This study quantitatively reveals the improvement in rice production in the WS and DS. Although irrigation influenced this improvement, the effect was somewhat limited in the WS and, at times, only apparent in the DS. Furthermore, most interviewed farmers mentioned that there was insufficient irrigation water. Climate change may affect the amount of available water in both seasons by increasing intensive rain patterns and drought [22]. The Cambodian government promoted the development of irrigation canals [8], but the risk of competition for water will arise if water resources are not evaluated correctly. In addition, many farmers require a pump for irrigation, which leads to costs associated with owning or renting the pump and fuel [23]. This is likely another major constraint on rice production. Additionally, labor shortages have become more serious in recent years due to migration to urban areas, forcing farmers to adopt broadcasting methods rather than transplanting [16]. The yield of broadcasted rice tends to be lower than that of transplanted rice [18]. This kind of partially extensive cropping might be one of the factors limiting rice production due to inadequate cultivation management (e.g., herbicides and hand weeding). Another expectation is the stagnation of improvement. The results indicate that a major change occurred in approximately 2011; however, no obvious change has occurred since then.
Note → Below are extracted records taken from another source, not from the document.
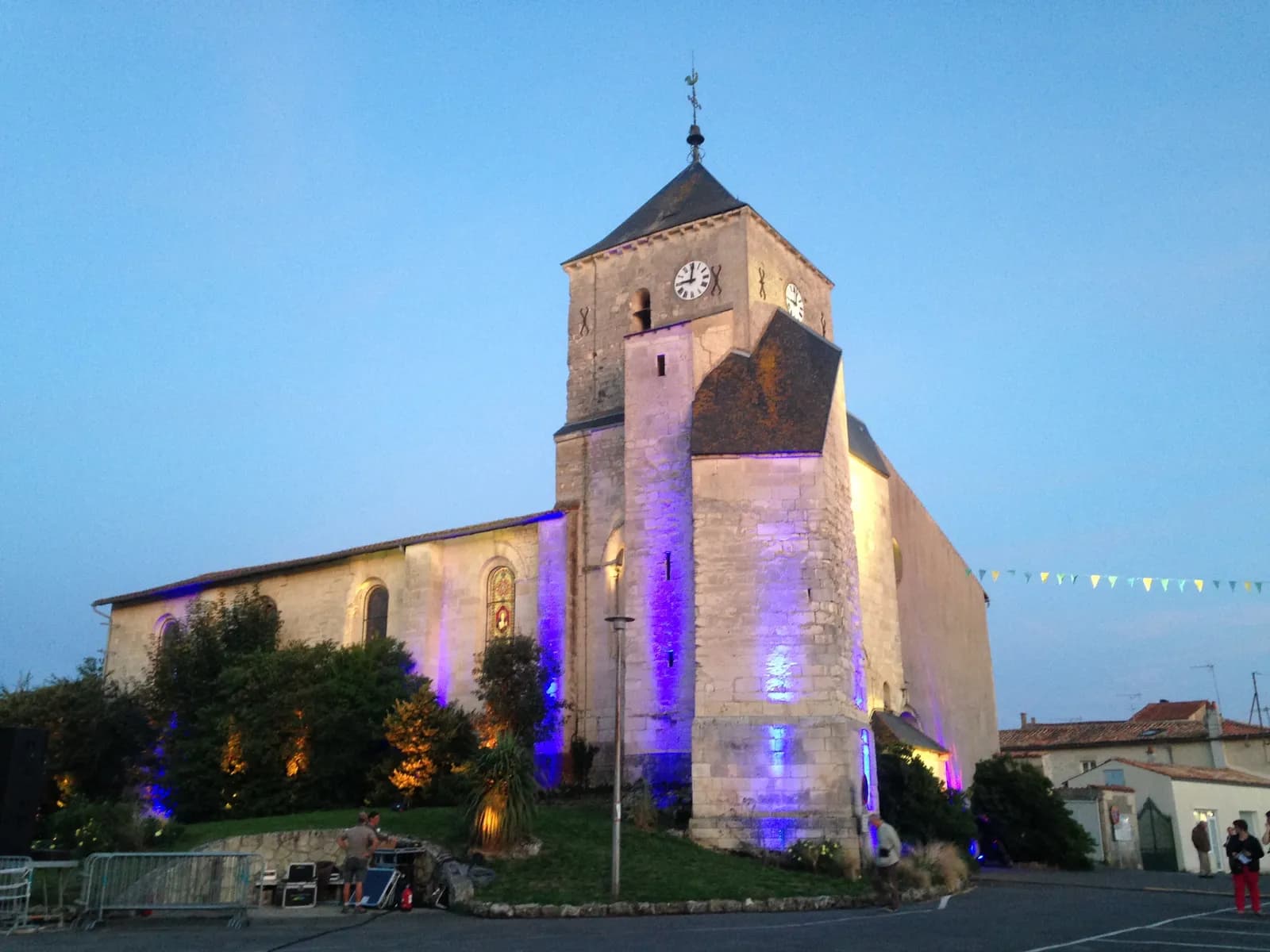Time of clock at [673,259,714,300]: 9:01
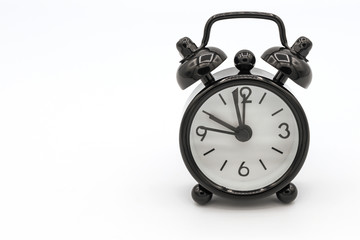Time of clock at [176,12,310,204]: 9:58
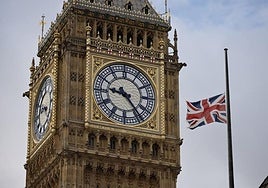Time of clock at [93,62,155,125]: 9:23
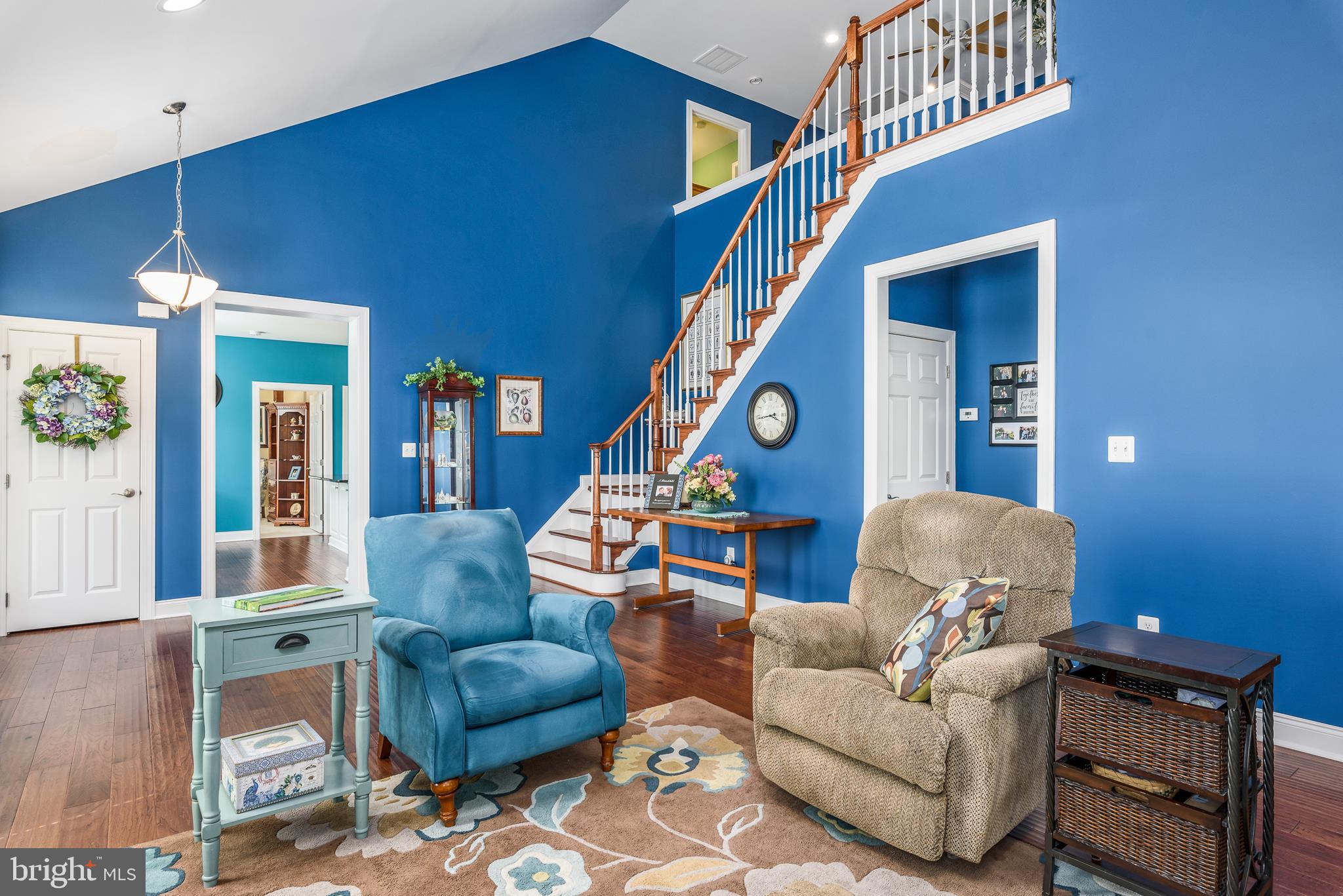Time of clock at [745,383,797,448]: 3:43
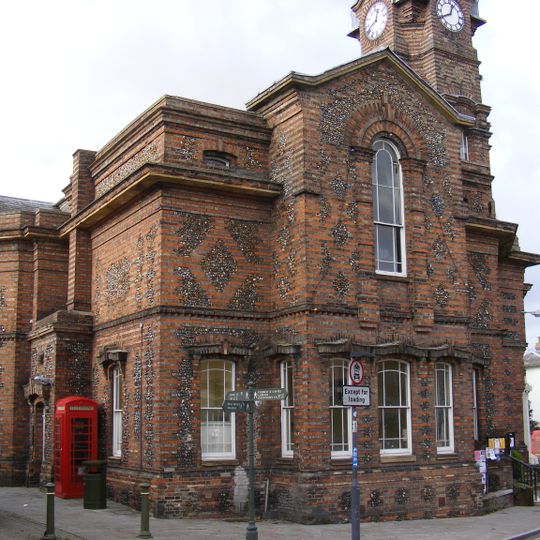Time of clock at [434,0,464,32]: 12:40
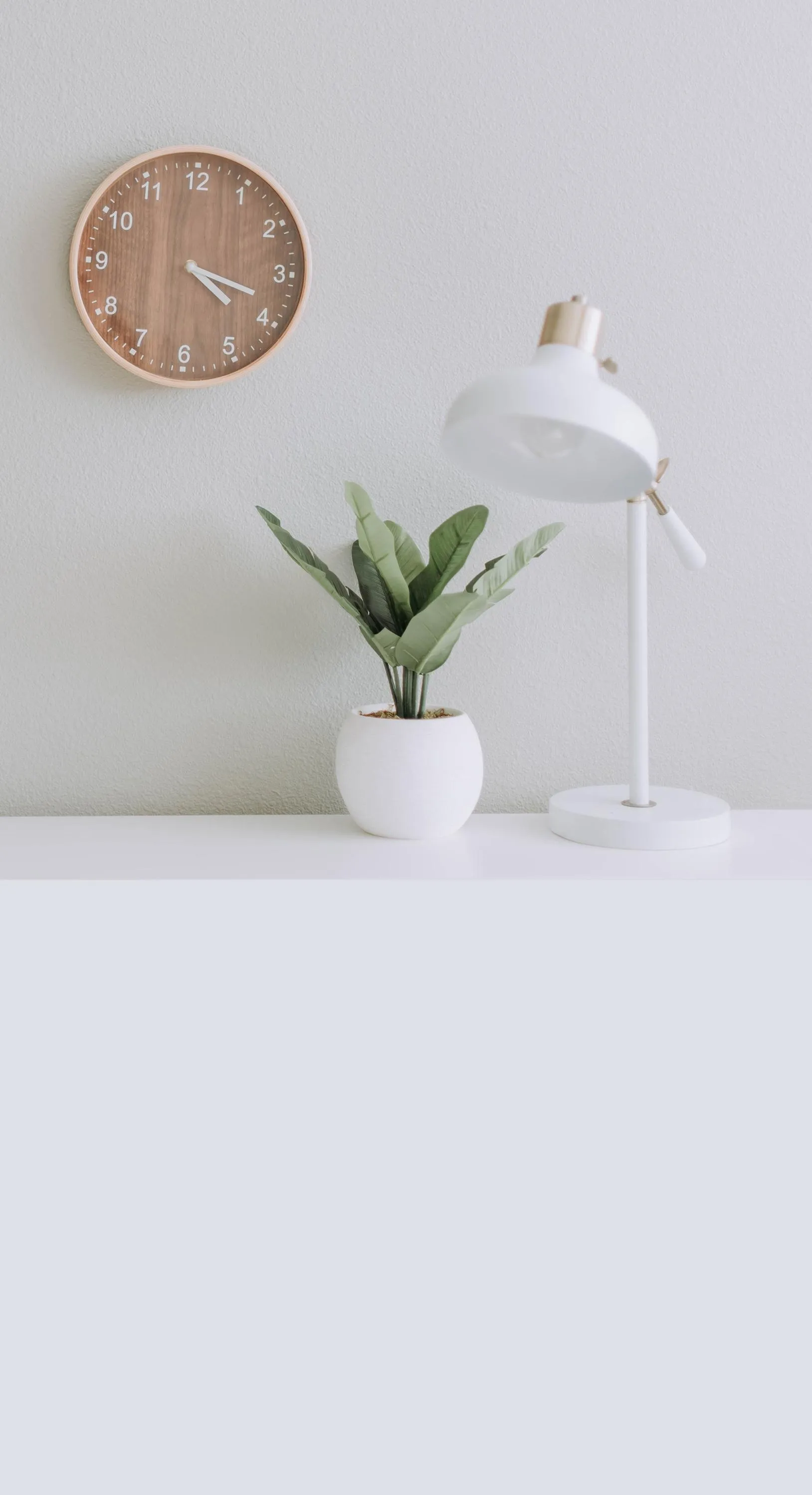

The peak LAI value also shows that the improvement became almost stagnant in approximately 2015. Thus, the development of crop and pest management strategies is recommended for the further improvement of rice production [24]. Adaptive techniques, such as water-saving irrigation, will also be required to enhance crop productivity and increase grain yield considering future extreme climate events and competition for water resources [25].

5. Conclusions

In this study, LAI data from MODIS were used to analyze rice production changes from 2003 to 2019. The data had some fluctuations or outliers; however, clustering and averaging processes can be used as powerful tools to quantify crop growth changes at broader temporal and spatial scales. This method provides a novel utilization of the consecutive MODIS LAI data obtained every 8 days since 2003. This result implies that a group of small-sized paddy fields can be analyzed. This method will be helpful in quantifying crop growth changes in other countries and regions.
The WS rice productivity improved due to changes in cultivars and fertilization, and double cropping was implemented in some areas. However, the stagnation of the improvement of rice production and the limitation of water resources are expected. Since detailed statistical data and field investigation data are quite limited in Cambodia, the analysis of MODIS LAI data is an effective method for classifying the area and characterizing the changes in and constraints on rice production. The information obtained by this analysis will contribute to developing strategies that meet the requirements for further improvement in each area.

Supplementary Materials

The following are available online at https://www.mdpi.com/article/10.3390/rs13101971/s1, Figure S1, Annual LAI transitions for each year at P8 and P9.

Author Contributions

Conceptualization, K.H.; Data curation, R.Y.; Formal analysis, Y.I.; Investigation, S.K., K.Y., S.H. and K.S.; Supervision, K.H.; Validation, S.K. and K.Y.; Writing—original draft, Y.I.; Writing—review & editing, K.H. All authors have read and agreed to the published version of the manuscript.

Funding

This work was partly supported by JSPS KAKENHI, Grant Numbers 15H05144, 19H00559 and 19H03069.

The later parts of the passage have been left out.